Tarefas a realizar:
• 1. Segundo o texto da página, que tipo de documentos a recorrente invoca?
• 2. Transcreva do texto da página o trecho que vai de “Na análise de” até “invoca documentos particulares.”.
• 3. De acordo com o texto da página, que efeitos podem ter os factos ou circunstâncias que acompanham o texto confessório? Enumere-os todos.

++++ Texto da página ++++

Ademais, a confissão é sempre indivisível, cabendo ao seu beneficiário aceitar como verdadeiros – a menos que prove a sua inexactidão – todos os factos ou circunstâncias que, acompanhando eventualmente o texto confessório, sejam susceptíveis de infirmar a eficácia do facto confessado e, bem assim, de modificar ou extinguir os seus efeitos – artigo 360.º, também do Código Civil.
Essa força probatória exige, desde logo, que a “confissão” tenha sido reduzida a escrito: consequentemente, importa analisar os documentos onde ela se acha pretensamente exarada, pois é sabido que a força probatória dos documentos também varia consoante a sua natureza.
Na análise de qualquer documento, há que apurar, antes de mais, a sua genuinidade – coincidência entre o autor material e o autor aparente – para, só depois, cuidar da sua força probatória.
No caso, a recorrente só invoca documentos particulares.
Recuando ao artigo 374.º n.º 1 do Código Civil, ali se consigna que “A letra e a assinatura, ou só a assinatura, de um documento particular consideram-se verdadeiras quando reconhecidas ou não impugnadas pela parte contra quem o documento é apresentado (...)”.

++++ Dados fornecidos ++++

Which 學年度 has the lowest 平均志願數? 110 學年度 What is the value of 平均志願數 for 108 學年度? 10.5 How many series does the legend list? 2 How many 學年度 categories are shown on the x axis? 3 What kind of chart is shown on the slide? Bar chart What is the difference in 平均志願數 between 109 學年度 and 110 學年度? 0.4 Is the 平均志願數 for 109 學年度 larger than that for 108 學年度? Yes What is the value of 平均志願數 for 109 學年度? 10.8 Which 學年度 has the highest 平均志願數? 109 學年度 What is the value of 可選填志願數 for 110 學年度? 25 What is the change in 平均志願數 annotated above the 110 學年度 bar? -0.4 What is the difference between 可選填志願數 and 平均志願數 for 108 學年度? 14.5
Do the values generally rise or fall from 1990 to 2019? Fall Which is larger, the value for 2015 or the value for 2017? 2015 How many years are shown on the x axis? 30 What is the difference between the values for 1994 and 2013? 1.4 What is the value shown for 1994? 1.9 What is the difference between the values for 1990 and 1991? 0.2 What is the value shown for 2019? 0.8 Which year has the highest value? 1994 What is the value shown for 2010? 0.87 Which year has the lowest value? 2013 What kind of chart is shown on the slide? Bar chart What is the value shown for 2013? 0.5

++++
++++ Dados fornecidos ++++

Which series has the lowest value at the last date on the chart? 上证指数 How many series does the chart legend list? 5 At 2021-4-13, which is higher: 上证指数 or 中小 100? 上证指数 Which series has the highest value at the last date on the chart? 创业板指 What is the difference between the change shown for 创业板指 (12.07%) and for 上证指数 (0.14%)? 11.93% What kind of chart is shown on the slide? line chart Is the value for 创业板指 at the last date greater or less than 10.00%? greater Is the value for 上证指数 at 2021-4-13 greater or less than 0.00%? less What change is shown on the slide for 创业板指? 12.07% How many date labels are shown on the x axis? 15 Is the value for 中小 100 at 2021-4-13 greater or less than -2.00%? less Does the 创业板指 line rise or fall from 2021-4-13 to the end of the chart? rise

++++

Resultados das tarefas:
• 1. A recorrente só invoca documentos particulares.

• 2.
Na análise de qualquer documento, há que apurar, antes de mais, a sua genuinidade – coincidência entre o autor material e o autor aparente – para, só depois, cuidar da sua força probatória.
No caso, a recorrente só invoca documentos particulares.

• 3.
- Infirmar a eficácia do facto confessado
- Modificar os seus efeitos
- Extinguir os seus efeitos